[Opening EXCERPTED TEXT section]

- Venue: Thammasat Gymnasium 6
- Dates: 16–19 December 1998
- Competitors: 9 from 9 nations

Medalists
| gold medal | You Bangmeng | China |
| silver medal | Hsu Chin-kun | Chinese Taipei |
| bronze medal | Trần Đức Trang | Vietnam |
| bronze medal | Dias Zhamash | Kazakhstan |

= Wushu at the 1998 Asian Games – Men's sanshou 65 kg =

The men's sanshou 65 kilograms at the 1998 Asian Games in Bangkok, Thailand was held from 16 to 19 December at the Thammasat Gymnasium 6.

Sanda, formerly knows as Sanshou is the official Chinese full contact combat sport. Sanda (Sanshou) is a fighting system which was originally developed by the Chinese military based upon the study and practices of traditional Kung fu and modern combat fighting techniques.

[Closing EXCERPTED TEXT section]
[Opening DATA section]

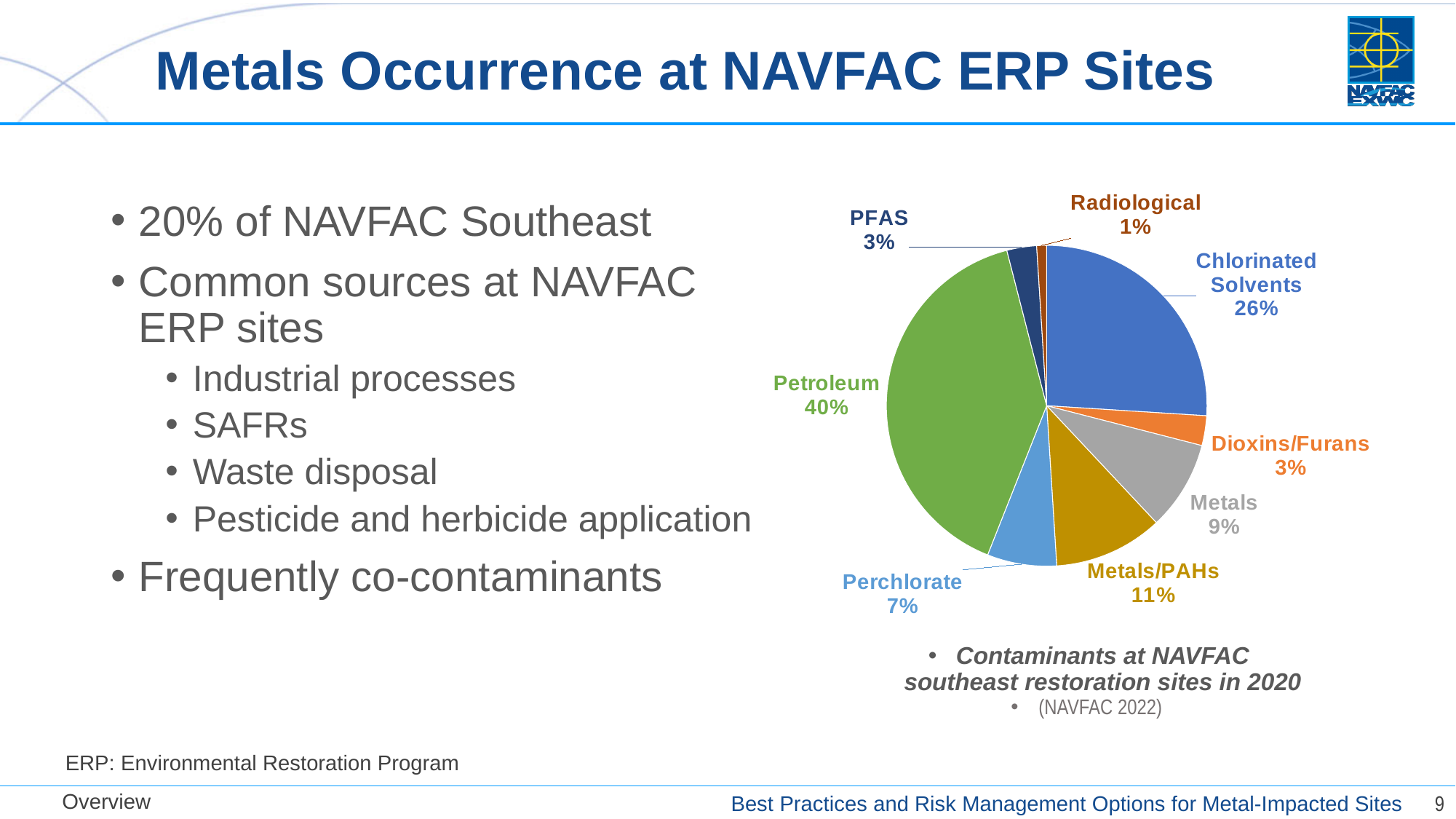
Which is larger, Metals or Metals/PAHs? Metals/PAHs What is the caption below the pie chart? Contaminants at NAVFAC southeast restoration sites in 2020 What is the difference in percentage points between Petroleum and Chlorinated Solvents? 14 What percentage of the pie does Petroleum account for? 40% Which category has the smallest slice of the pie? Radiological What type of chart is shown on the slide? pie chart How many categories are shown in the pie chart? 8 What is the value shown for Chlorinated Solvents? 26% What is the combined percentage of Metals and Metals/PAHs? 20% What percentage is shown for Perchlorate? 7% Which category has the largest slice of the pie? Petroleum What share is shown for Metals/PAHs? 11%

[Closing DATA section]

## REQUIRED ACTIONS
1) Using the wushu text above, decide whether each statement agrees with it, giving yes or no and the deciding words quoted from the text: (a) The event took place at Thammasat Gymnasium 6. (b) Ten competitors entered the event. (c) Sanda was originally developed by the Chinese military.
2) Please answer these questions from the wushu text above:
(a) Who won the gold medal?
(b) In which city were the 1998 Asian Games held?
(c) On the study and practices of what was Sanda based?

## TASK-BY-TASK ANSWERS
1)
(a) Yes: "held from 16 to 19 December at the Thammasat Gymnasium 6"
(b) No: "Competitors: 9 from 9 nations"
(c) Yes: "originally developed by the Chinese military"

2)
(a) You Bangmeng of China
(b) Bangkok, Thailand
(c) Traditional Kung fu and modern combat fighting techniques